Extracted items
## Begin

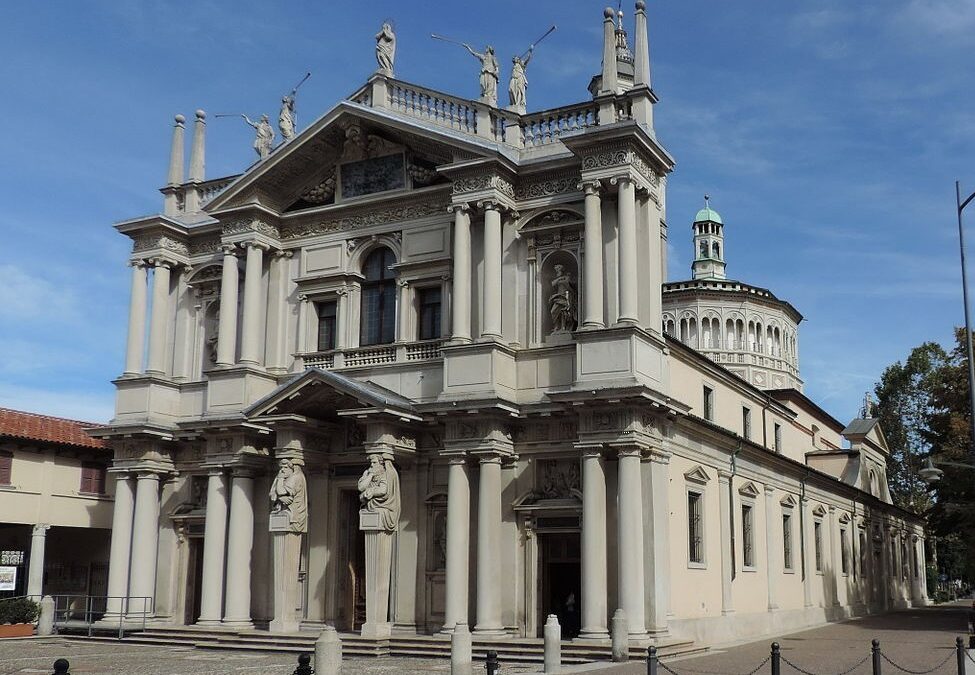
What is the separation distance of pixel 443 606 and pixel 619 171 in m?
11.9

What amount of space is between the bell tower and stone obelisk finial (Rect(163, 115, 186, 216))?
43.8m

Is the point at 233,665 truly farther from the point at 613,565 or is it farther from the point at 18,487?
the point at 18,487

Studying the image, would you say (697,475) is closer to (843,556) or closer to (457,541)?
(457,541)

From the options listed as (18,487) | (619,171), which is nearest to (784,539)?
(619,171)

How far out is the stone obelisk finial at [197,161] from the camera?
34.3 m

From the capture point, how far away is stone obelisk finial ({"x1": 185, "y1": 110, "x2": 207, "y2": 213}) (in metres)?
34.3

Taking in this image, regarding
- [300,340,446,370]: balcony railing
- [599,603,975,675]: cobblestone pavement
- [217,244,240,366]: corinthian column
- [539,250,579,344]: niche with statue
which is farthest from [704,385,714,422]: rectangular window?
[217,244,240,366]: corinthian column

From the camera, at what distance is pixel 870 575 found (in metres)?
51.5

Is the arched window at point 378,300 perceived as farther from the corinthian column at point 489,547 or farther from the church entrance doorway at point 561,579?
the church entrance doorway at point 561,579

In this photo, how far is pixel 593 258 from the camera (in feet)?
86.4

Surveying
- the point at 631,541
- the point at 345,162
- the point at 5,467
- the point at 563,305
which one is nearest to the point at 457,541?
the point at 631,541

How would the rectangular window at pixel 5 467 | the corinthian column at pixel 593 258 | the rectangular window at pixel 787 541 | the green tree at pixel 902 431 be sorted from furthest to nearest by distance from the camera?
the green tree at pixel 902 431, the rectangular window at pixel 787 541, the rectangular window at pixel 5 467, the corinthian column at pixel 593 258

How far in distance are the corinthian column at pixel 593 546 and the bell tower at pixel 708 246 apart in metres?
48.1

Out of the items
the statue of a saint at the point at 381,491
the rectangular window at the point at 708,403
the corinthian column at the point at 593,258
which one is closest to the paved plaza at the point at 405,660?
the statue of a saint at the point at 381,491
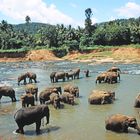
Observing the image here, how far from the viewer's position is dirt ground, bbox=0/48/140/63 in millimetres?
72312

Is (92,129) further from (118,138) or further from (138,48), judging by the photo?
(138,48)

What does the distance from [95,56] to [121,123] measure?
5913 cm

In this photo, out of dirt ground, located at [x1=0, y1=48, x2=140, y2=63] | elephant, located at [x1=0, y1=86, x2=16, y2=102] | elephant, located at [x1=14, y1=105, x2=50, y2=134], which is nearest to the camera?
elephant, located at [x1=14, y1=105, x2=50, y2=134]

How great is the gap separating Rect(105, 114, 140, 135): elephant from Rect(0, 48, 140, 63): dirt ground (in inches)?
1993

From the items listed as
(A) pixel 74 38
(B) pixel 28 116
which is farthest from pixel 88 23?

## End

(GIVEN REQUEST) Lay out the lines running from the one containing "How great is" through the last line of the items, both ends included, as a Markdown table with the columns Row and Line. Leave out blank lines.

(ANSWER IN FULL)
| Row | Line |
|---|---|
| 1 | How great is the gap separating Rect(105, 114, 140, 135): elephant from Rect(0, 48, 140, 63): dirt ground (in inches)? |
| 2 | 1993 |
| 3 | From the items listed as |
| 4 | (A) pixel 74 38 |
| 5 | (B) pixel 28 116 |
| 6 | which is farthest from pixel 88 23? |